TeamHOI: Learning a Unified Policy for Cooperative Human-Object Interactions with Any Team Size
This work provides a scalable solution for cooperative human-object interaction for multi-agent systems, which is a significant step towards more realistic and adaptable humanoid control.
This paper addresses the challenge of cooperative human-object interaction (HOI) by developing TeamHOI, a framework that allows a single decentralized policy to manage cooperative HOIs with any number of agents. It achieves high success rates and coherent cooperation across diverse configurations, including 2 to 8 humanoid agents carrying objects of varied geometries.
Physics-based humanoid control has achieved remarkable progress in enabling realistic and high-performing single-agent behaviors, yet extending these capabilities to cooperative human-object interaction (HOI) remains challenging. We present TeamHOI, a framework that enables a single decentralized policy to handle cooperative HOIs across any number of cooperating agents.

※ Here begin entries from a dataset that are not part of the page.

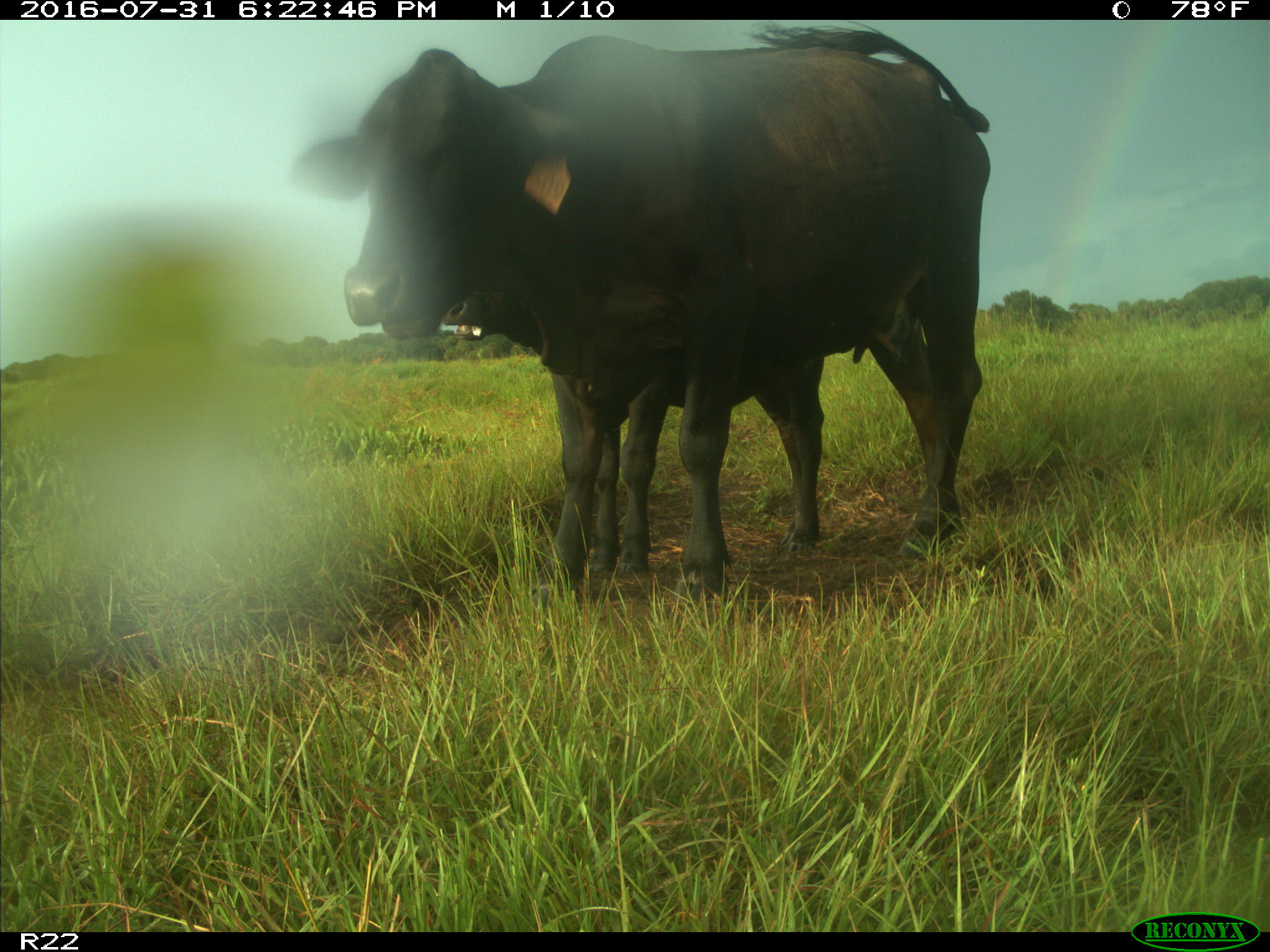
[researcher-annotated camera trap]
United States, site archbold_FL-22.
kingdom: Animalia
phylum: Chordata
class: Mammalia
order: Artiodactyla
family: Bovidae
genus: Bos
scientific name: Bos taurus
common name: domestic cow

Each agent operates using local observations while attending to other teammates through a Transformer-based policy network with teammate tokens, allowing scalable coordination across variable team sizes. To enforce motion realism while addressing the scarcity of cooperative HOI data, we further introduce a masked Adversarial Motion Prior (AMP) strategy that uses single-human reference motions while masking object-interacting body parts during training. The masked regions are then guided through task rewards to produce diverse and physically plausible cooperative behaviors. We evaluate TeamHOI on a challenging cooperative carrying task involving two to eight humanoid agents and varied object geometries. Finally, to promote stable carrying, we design a team-size- and shape-agnostic formation reward. TeamHOI achieves high success rates and demonstrates coherent cooperation across diverse configurations with a single policy.